剣道部に入ったばかりの1年生で、最初から「自分にしかできない技を見せて」と言われたら、どうする?

当然、困るよね。どんな達人だって、最初は「誰でもできること」から始まる。 素振り、礼儀作法、道具の手入れ……全部、教われば誰でもできることです。

でも、ここで差が生まれる

10人が同じように素振りをしても、10人とも仕上がりが違う。 誰でもできることこそ、誰がやったか一番はっきり分かるんです。

一流の剣士は、こう考えます。

「素振りや礼法など、誰でもできることを、誰にもできないレベルまでやりきる人がいる。
その差のことを『その人にしかできないこと』と呼ぶ」

具体的には?

「この型はこの順で、こう体重をかけて……」という基本は、教われば誰でもできる。 でも、教わった動きを、体が自然に動くまで染み込ませる人が出てくる。 そこで生まれた差が「自分にしか出せない剣」になります。

個性ってなんだろう?

よく「個性を出したい」「オリジナルを見つけたい」と思うとき、 誰もやっていないことを探そうとしがちです。

でも、実はそうじゃない。それでは見つからないんです。

友達が歩いているのを後ろから見て、誰だか分かるよね? 歩くなんて誰でもできるのに、みんな歩き方が違う。それが個性。

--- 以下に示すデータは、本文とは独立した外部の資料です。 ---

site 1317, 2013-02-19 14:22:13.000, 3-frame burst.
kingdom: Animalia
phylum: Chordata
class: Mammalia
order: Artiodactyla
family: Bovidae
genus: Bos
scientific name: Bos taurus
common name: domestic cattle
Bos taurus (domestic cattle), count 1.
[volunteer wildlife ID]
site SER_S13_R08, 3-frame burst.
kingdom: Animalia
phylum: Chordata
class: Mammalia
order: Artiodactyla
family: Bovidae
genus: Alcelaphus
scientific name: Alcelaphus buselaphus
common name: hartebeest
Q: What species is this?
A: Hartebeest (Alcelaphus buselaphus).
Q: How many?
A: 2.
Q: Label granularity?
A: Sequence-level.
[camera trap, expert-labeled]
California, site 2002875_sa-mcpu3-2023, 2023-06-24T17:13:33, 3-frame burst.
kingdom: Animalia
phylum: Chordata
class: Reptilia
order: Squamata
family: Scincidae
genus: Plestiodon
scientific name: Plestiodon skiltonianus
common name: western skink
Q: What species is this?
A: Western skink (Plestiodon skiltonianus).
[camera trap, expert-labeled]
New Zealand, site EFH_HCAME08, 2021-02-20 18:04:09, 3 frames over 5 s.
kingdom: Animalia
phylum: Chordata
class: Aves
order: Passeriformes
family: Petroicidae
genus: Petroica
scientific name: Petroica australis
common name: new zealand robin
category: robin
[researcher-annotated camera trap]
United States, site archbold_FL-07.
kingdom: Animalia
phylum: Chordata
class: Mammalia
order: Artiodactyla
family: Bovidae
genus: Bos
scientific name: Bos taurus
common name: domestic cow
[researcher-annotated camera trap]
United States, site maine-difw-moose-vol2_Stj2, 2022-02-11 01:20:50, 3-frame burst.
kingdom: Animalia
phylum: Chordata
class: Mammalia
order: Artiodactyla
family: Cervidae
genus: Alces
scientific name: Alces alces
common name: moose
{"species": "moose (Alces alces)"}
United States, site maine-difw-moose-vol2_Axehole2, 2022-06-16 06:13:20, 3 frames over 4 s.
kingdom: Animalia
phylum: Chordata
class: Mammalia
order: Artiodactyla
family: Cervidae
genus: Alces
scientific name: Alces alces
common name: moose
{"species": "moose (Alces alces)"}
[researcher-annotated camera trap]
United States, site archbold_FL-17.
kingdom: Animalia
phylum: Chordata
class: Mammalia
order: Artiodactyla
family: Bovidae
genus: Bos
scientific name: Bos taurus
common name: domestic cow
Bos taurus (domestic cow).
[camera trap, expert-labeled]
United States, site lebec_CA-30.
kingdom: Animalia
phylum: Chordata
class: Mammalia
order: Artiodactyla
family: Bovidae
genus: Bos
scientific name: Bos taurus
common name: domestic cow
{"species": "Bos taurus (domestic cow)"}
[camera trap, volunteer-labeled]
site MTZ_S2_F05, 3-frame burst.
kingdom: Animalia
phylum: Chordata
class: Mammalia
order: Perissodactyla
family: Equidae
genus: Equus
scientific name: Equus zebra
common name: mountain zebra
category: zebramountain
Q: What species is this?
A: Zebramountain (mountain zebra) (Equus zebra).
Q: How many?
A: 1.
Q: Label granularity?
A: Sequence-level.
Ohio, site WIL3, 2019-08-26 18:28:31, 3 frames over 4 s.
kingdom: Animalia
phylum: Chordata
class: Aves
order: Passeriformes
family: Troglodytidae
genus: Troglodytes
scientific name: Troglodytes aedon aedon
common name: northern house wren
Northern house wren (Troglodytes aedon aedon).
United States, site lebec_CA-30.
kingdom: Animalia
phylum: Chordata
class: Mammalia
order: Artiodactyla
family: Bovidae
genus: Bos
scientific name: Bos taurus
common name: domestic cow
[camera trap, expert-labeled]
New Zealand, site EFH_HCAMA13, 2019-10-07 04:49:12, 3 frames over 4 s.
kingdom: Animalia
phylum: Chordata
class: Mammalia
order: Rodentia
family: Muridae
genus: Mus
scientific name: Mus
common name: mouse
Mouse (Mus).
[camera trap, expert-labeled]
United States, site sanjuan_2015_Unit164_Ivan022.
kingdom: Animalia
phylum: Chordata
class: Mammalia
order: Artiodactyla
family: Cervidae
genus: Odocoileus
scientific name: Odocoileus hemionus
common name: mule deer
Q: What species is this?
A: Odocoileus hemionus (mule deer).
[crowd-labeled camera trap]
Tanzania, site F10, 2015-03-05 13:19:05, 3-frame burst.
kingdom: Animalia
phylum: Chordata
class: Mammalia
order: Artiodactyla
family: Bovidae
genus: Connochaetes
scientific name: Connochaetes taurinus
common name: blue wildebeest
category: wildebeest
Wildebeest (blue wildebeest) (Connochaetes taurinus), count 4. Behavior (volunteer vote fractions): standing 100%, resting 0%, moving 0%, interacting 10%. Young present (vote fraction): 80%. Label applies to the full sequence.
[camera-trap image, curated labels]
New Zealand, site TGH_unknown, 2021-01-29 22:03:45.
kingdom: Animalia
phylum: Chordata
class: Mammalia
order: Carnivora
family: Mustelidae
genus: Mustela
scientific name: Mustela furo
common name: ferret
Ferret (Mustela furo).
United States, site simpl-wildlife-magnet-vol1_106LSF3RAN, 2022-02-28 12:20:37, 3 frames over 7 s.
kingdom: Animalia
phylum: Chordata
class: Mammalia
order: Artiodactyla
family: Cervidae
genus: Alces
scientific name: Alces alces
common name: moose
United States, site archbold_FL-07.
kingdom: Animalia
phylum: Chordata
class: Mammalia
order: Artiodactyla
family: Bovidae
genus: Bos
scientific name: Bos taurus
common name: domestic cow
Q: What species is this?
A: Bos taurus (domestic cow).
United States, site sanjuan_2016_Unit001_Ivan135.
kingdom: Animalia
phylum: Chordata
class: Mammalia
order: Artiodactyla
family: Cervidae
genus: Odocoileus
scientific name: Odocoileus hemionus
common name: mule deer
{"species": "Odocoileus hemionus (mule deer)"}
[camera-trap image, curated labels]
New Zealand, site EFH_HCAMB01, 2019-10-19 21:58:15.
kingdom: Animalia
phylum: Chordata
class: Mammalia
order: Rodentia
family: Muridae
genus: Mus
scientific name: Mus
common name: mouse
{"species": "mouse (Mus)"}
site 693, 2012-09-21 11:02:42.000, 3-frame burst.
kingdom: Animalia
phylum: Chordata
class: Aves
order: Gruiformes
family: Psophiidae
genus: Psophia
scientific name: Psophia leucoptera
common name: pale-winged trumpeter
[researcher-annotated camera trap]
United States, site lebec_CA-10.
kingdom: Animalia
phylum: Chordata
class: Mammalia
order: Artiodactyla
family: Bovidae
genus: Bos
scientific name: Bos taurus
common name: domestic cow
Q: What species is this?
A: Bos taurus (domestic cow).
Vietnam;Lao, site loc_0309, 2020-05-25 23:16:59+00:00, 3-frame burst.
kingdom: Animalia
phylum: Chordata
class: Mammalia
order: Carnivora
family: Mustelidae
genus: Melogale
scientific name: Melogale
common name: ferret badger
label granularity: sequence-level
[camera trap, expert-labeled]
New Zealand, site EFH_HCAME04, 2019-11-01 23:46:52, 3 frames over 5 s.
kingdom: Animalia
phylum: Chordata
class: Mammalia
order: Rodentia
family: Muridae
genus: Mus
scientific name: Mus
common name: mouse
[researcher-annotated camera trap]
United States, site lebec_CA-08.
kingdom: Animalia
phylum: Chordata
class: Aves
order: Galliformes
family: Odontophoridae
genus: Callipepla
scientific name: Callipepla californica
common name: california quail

個性とは、他の人と全く同じことをしようとしているのに、どうしても出てくるもののことを言う。

流れで整理すると

一流の人というのは、他の人と同じ、教われば誰でもできることを続けていく中で、 常にその人にしかできないレベルまでやり続ける人のことを言います。

  1. step 1:誰でもできることから始める(素振り・礼儀・道具の手入れ)
  2. step 2:誰にもできないレベルまでやり続ける(体に染み込むまで繰り返す)
  3. step 3:自分にしかできないものが生まれる(それが「個性」「自分の剣」)

学びのポイント

今日からできること

PDFを見る

From father

高校に入ると、まわりがすごく見えて、自分には何もないように感じる時があるかもしれません。
でも、焦って「特別なこと」を探さなくて大丈夫。
今やっていることを、丁寧に続けていれば、必ず「きみにしか出せないもの」がにじみ出てきます。
父さんはそれを楽しみにしています。